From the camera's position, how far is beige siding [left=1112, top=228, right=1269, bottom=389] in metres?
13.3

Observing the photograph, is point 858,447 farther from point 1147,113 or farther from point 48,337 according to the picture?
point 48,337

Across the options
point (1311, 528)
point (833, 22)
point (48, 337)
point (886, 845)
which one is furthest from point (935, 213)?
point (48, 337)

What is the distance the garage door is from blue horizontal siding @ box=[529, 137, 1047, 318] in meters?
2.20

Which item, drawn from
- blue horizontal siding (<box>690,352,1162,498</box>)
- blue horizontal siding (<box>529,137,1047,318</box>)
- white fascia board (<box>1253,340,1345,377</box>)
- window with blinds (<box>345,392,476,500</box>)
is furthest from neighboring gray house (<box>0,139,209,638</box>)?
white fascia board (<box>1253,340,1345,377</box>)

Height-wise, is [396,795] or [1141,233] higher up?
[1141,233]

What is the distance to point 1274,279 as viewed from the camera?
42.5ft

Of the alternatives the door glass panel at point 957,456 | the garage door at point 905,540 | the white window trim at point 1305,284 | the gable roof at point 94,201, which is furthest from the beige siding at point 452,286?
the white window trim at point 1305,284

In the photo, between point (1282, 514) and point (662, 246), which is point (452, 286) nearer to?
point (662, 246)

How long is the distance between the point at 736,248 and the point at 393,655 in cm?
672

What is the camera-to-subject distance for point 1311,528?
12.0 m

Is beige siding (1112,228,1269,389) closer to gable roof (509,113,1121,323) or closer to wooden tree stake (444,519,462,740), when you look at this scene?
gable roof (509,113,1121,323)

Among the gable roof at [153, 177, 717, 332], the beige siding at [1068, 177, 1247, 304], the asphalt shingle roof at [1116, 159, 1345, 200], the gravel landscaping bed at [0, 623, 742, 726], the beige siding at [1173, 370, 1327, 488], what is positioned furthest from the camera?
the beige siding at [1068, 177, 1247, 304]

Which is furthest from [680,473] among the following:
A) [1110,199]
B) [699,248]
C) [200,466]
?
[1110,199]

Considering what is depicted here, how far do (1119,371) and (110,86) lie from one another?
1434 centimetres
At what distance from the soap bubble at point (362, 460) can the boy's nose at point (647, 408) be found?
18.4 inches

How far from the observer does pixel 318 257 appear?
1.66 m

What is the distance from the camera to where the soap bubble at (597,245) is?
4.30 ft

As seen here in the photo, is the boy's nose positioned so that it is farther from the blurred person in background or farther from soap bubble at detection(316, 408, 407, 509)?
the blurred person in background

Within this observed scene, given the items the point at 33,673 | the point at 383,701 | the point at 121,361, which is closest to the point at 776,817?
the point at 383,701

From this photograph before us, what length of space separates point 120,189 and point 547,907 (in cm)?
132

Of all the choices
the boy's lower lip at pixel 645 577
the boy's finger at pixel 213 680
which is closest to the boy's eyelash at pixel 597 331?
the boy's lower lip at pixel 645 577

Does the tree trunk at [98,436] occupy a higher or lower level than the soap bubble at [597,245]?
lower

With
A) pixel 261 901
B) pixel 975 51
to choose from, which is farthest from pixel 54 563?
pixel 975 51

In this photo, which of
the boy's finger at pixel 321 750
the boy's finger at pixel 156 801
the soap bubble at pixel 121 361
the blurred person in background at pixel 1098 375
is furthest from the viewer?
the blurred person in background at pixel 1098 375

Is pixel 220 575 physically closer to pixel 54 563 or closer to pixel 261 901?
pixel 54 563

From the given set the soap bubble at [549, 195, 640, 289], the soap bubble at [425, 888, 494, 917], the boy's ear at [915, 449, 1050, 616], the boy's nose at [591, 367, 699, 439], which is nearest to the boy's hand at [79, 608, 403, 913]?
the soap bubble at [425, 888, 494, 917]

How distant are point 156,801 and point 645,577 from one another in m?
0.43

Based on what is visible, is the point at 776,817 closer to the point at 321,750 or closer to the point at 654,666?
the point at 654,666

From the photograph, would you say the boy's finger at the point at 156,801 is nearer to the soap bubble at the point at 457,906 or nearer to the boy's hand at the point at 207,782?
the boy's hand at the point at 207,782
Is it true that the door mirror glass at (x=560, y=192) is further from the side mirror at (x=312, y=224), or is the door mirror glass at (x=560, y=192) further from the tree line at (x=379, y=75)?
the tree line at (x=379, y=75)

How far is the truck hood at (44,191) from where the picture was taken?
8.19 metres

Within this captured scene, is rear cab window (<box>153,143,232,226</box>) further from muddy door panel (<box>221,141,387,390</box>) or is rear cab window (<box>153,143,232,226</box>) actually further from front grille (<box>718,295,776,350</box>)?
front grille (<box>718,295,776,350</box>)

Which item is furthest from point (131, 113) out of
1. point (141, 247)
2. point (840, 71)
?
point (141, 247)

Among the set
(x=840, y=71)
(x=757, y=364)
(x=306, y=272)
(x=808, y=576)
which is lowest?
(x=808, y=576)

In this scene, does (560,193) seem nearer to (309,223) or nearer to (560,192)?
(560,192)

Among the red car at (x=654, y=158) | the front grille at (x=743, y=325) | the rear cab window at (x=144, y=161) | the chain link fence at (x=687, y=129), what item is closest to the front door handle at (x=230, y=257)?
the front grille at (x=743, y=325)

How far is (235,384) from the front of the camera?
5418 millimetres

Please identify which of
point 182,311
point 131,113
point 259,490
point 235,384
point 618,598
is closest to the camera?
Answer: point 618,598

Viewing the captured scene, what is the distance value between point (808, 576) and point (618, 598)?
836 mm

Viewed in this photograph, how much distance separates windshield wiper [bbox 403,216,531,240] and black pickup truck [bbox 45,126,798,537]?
* * * * * * *
Restate the final lines of the listing above word for word, beginning at the line that contains "Among the set".

EXERCISE SOLUTION:
Among the set
(x=840, y=71)
(x=757, y=364)
(x=306, y=272)
(x=808, y=576)
which is lowest?
(x=808, y=576)

In this scene, does (560,193) seem nearer to (309,223) or nearer to (560,192)?
(560,192)

Among the red car at (x=654, y=158) | the front grille at (x=743, y=325) | the rear cab window at (x=144, y=161) | the chain link fence at (x=687, y=129), what item is closest to the front door handle at (x=230, y=257)?
the front grille at (x=743, y=325)

How far is (235,384) from the front of the camera?
5418 millimetres

Please identify which of
point 182,311
point 131,113
point 259,490
point 235,384
point 618,598
is closest to the camera?
Answer: point 618,598

Viewing the captured scene, what is the distance value between point (808, 576) and point (618, 598)?
836 mm

Viewed in this photograph, how much distance separates windshield wiper [bbox 403,216,531,240] and black pickup truck [bbox 45,126,798,537]?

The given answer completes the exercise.